The Catholic Worker caused controversy throughout the ranks of the faithful. Even though the pope sent a special blessing to all who were concerned with the movement, and some bishops and priests personally contributed to it, others forbade the paper from being sold at their churches. Catholics who were shocked at the pacifist-anarchist sentiments of the paper had even attacked people who sold it in the street.

“Our priest asked me to invite Tom Sullivan, one of the editors of the
Worker
, to speak at our parish,” Mary Ann says, “but when I
asked, Tom couldn't or didn't want to come to a conservative parish in Queens. Dorothy Day was listening and she said, ‘I'll come.' She felt it was her duty to speak to everyone who asked, to spread the gospel message of the Catholic Worker.”

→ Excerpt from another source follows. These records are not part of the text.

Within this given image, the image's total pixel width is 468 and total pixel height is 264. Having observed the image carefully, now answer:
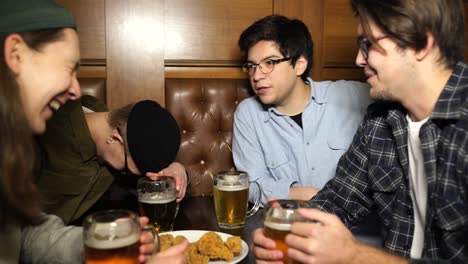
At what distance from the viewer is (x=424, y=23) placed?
1.20 meters

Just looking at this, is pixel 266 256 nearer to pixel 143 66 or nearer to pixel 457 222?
pixel 457 222

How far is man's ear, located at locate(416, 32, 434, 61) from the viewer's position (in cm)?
121

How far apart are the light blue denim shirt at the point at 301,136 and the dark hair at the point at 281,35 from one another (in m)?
0.17

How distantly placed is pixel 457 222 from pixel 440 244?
11 cm

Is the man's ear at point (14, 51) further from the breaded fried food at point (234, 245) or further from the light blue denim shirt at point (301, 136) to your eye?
the light blue denim shirt at point (301, 136)

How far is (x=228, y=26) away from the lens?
7.24ft

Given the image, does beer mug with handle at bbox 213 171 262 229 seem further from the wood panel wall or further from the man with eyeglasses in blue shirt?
the wood panel wall

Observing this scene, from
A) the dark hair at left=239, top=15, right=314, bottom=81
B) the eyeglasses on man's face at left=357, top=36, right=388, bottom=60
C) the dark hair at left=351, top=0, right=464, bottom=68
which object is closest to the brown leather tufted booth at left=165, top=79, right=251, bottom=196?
the dark hair at left=239, top=15, right=314, bottom=81

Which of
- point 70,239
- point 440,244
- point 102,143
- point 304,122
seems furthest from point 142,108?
point 440,244

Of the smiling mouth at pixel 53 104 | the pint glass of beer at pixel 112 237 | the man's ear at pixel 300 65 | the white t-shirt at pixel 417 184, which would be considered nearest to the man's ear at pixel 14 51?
the smiling mouth at pixel 53 104

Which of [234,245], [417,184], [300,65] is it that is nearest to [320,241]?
[234,245]

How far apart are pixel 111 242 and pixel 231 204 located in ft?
1.81

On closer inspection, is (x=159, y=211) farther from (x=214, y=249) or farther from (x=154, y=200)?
(x=214, y=249)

“Well, the parish came out in droves to hear her. She spoke in defense of anarchism—she said you didn't need laws to be good. She said you should have a guest room in your house to take in someone who has no home, everyone who has a house should have this kind of hospitality room. Some people were impressed, others objected to her coming, thought she was a Red. Later there was a big argument about it at a meeting of the parish board. There was a man on the board who was a butcher in the neighborhood who once had been down and out on the Bowery, and he'd been fed by Dorothy and the Catholic Worker. He defended Dorothy, and when one of the other men objected to her coming to the parish, calling her a Red, the butcher wrestled the man to the floor.”

Mary Ann was one of the group from Chrystie Street who had gone with Ammon Hennacy and Dorothy Day to City Hall Park to protest the air-raid drills, and all of them were thrown in jail. Betty Bartelme and some of the other Catholic Worker volunteers heard that the group had been arrested and went down to try to help get them out. “We couldn't get in to see them,” Betty remembers, “but we could hear their voices call out to us. They said they were hungry, so we went to the Muni [the Municipal Cafeteria] on Canal Street and got sandwiches for them. Mary Ann McCoy was yelling out telephone numbers of friends to call to help raise bail. Another woman volunteer and I made phone calls from the jail, until one of the jailers said if we didn't get out he'd run us in as a couple of prostitutes. That night we ran all over town to try to raise money for bail. We managed to get enough together to get Dorothy out that day, but the others had to spend the night in jail.”